El otro día, cuando en una receta de patatas rico y pobre con jamón se desencadenó un debate sobre el jamón ibérico, me acordé que hacía tiempo que no disfrutaba del placer del jamón recién cortado, y a los poco días, sucumbí ante una asequible paleta —ibérica de cebo, para los que os los estéis preguntando— que tenía de oferta mi charcutero.
Tener un jamón en casa es al mismo tiempo una delicia y una maldición. Por un lado, siempre tienes a mano un ingrediente maravilloso al que acudir, tanto para lucir ante las visitas como para cuando apenas queda nada en la nevera y debes improvisar la cena. Por el otro, pesa sobre ti la losa de que debes comerlo con frecuencia, pues si no, por mucho que lo protejas, se va estropeando paulatinamente.
A pesar de este gran inconveniente, disfruto mucho de tener una paleta ibérica sobre el banco de la cocina, no solo por las maravillosas raciones que salen de ella, ni esos bocadillos de jamón con tomate, ni los huevos con jamón… sino por el delicioso ritual de cortarlo.

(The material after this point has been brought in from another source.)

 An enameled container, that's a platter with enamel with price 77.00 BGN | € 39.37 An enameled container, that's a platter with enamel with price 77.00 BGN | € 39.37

Cortar el jamón justo antes de comérselo tiene algo especial, tal vez un poco de la magia de la espera, como cuando olíamos el bizcocho en el horno de nuestra abuela, o la fabada inundaba la casa con su inigualable fragancia. Ir cortando las finas lascas, con ese aspecto tan lozano y apetitoso, con esa grasa tan característica del jamón ibérico… me hace salivar y disfrutar como un enano de cada corte que no sale bien y debo sacrificarlo entre mis fauces.

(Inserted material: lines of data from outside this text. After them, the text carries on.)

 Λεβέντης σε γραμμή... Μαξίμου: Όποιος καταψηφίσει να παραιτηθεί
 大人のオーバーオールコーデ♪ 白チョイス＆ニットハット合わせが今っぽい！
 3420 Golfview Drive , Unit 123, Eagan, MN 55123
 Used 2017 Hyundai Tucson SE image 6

Y no sólo es una cuestión psicológica, el jamón recién cortado gana muchos enteros con respecto al mismo jamón envasado. La oxidación es el principal responsable de que los alimentos se estropeen (como cuando una manzana se pone marrón), y la carne del cerdo, a pesar de estar curada, no es inmune a ella. Además, en contacto con el ambiente, el jamón pierde parte de su humedad, lo que provoca la aparición de esos puntos de sal que tan poco nos gustan.

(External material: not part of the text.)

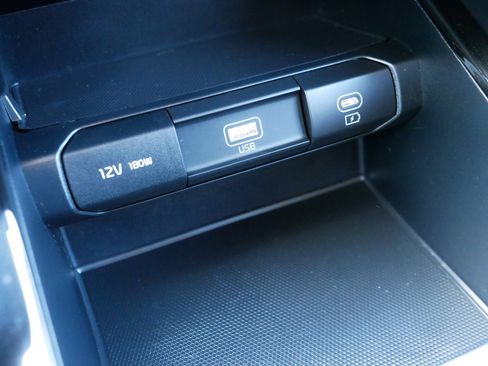 Certified 2023 Kia Telluride LX image 32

Tampoco conviene olvidar que al comprar la pieza entera (bien sea jamón o paletilla) nos ahorramos un dinero. En mi caso, por ejemplo, la paletilla me costó 39 euros, con un peso aproximado de 4,5 kg. Teniendo en cuenta que de este pieza se aprovecha en torno al 40% (del jamón el 50%), el precio por kilo rondaría los 20 euros, más o menos a la mitad de lo que cuesta al corte, aunque es cierto que no salen lonchas tan hermosas.
No obstante, como he avanzado al principio, tener un jamón en casa no es siempre un camino de rosas. Lo primero es que ocupa bastante sitio en la cocina —y no es algo que suela sobrar precisamente—, además no siempre tiene uno ganas de andar cortando —sobre todo cuando tocas hueso y los cortes son más difíciles— y, lo que es peor, puedes acabar cogiéndole manía —especialmente si vives solo— y entonces, se acabó el placer del jamón recién cortado.